## Excerpt provided
Thursday 7 September 2017

   File:Starry Night at La Silla.jpg

                         Starry Night at La Silla  (credit: ESO/H. Dahle, via Wikimedia Commons)


Acquiring the cultural model of human evolution developed in this book cancels the cynicism of the atheists. Under moral realism, values are real, humanity is going somewhere, and whether we behave morally or immorally does matter, not just to us in our limited frames of reference, but to that consciousness that underlies the universe. That presence, over millennia, helps the good to thrive by maintaining a reality in which there are lots of free choices and chances to learn, but also a small, long-term advantage to those who choose to be venturesome, brave, wise, and loving.

This is the third big idea in my overall case for theism: moral realism. First, we see the universe as a consistent, coherent system; second, we see it as conscious; and third, we come to see our values as being connected to the universe in a tangible way.

## Given instruction
In the passage on moral realism, what three ideas make up the writer's case for theism?

## Information supplied
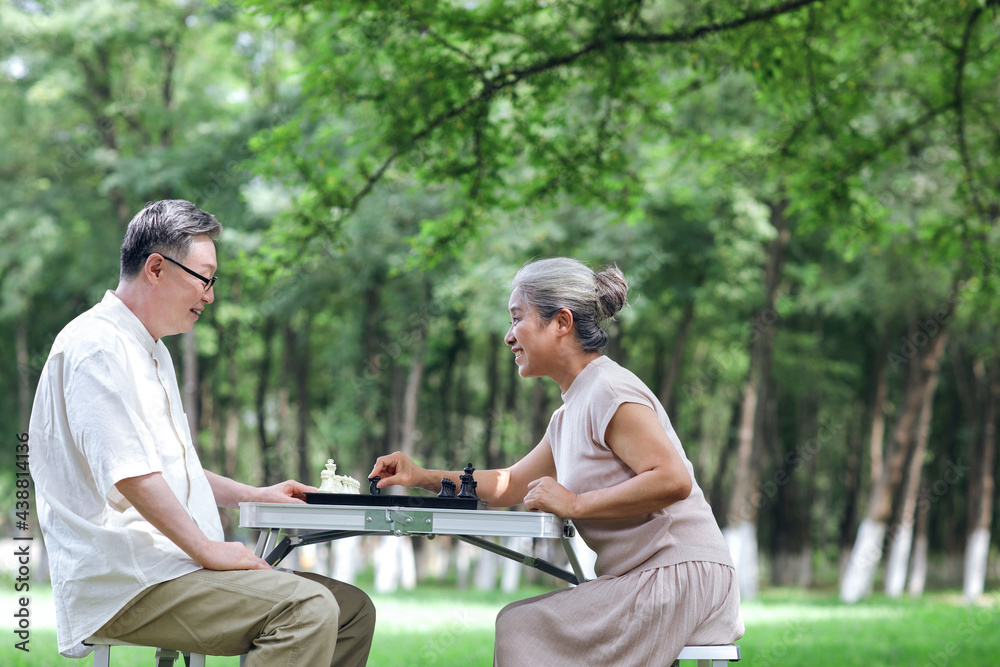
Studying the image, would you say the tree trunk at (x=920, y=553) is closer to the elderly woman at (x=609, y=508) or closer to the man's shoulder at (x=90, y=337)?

## Problem solution
The universe is a consistent, coherent system, it is conscious, and our values are connected to it in a tangible way (moral realism).